» **What this task involves**:
Word for word, retype the entire listing.

» **Exercise material**:
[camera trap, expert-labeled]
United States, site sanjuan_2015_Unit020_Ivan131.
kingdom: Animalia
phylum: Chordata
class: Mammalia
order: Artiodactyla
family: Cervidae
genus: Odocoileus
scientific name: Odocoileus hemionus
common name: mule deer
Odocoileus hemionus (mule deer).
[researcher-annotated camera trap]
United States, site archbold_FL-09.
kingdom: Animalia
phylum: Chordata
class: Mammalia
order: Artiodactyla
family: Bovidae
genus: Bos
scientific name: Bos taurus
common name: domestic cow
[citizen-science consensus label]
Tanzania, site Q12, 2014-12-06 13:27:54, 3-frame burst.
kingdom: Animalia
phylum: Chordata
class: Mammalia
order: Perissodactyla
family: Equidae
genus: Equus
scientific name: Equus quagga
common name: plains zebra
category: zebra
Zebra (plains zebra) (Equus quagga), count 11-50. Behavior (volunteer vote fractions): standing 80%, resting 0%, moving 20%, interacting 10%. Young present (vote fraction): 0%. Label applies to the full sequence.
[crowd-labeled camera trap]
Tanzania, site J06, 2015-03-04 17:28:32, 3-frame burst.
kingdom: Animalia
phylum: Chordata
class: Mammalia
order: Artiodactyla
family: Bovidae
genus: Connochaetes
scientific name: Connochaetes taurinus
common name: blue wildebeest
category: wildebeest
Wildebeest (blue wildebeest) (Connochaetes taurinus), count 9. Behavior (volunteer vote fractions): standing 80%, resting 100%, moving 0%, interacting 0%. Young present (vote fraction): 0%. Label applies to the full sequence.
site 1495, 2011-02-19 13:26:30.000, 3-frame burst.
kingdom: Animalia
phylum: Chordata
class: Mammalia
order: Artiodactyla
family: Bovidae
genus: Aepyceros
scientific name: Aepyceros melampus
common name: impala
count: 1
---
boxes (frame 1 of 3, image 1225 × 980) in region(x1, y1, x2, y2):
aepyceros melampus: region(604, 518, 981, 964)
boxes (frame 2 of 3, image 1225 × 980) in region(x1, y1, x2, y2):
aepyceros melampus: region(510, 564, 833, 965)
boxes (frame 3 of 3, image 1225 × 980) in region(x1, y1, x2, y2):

» **Answer box**:
[camera trap, expert-labeled]
United States, site sanjuan_2015_Unit020_Ivan131.
kingdom: Animalia
phylum: Chordata
class: Mammalia
order: Artiodactyla
family: Cervidae
genus: Odocoileus
scientific name: Odocoileus hemionus
common name: mule deer
Odocoileus hemionus (mule deer).
[researcher-annotated camera trap]
United States, site archbold_FL-09.
kingdom: Animalia
phylum: Chordata
class: Mammalia
order: Artiodactyla
family: Bovidae
genus: Bos
scientific name: Bos taurus
common name: domestic cow
[citizen-science consensus label]
Tanzania, site Q12, 2014-12-06 13:27:54, 3-frame burst.
kingdom: Animalia
phylum: Chordata
class: Mammalia
order: Perissodactyla
family: Equidae
genus: Equus
scientific name: Equus quagga
common name: plains zebra
category: zebra
Zebra (plains zebra) (Equus quagga), count 11-50. Behavior (volunteer vote fractions): standing 80%, resting 0%, moving 20%, interacting 10%. Young present (vote fraction): 0%. Label applies to the full sequence.
[crowd-labeled camera trap]
Tanzania, site J06, 2015-03-04 17:28:32, 3-frame burst.
kingdom: Animalia
phylum: Chordata
class: Mammalia
order: Artiodactyla
family: Bovidae
genus: Connochaetes
scientific name: Connochaetes taurinus
common name: blue wildebeest
category: wildebeest
Wildebeest (blue wildebeest) (Connochaetes taurinus), count 9. Behavior (volunteer vote fractions): standing 80%, resting 100%, moving 0%, interacting 0%. Young present (vote fraction): 0%. Label applies to the full sequence.
site 1495, 2011-02-19 13:26:30.000, 3-frame burst.
kingdom: Animalia
phylum: Chordata
class: Mammalia
order: Artiodactyla
family: Bovidae
genus: Aepyceros
scientific name: Aepyceros melampus
common name: impala
count: 1
---
boxes (frame 1 of 3, image 1225 × 980) in region(x1, y1, x2, y2):
aepyceros melampus: region(604, 518, 981, 964)
boxes (frame 2 of 3, image 1225 × 980) in region(x1, y1, x2, y2):
aepyceros melampus: region(510, 564, 833, 965)
boxes (frame 3 of 3, image 1225 × 980) in region(x1, y1, x2, y2):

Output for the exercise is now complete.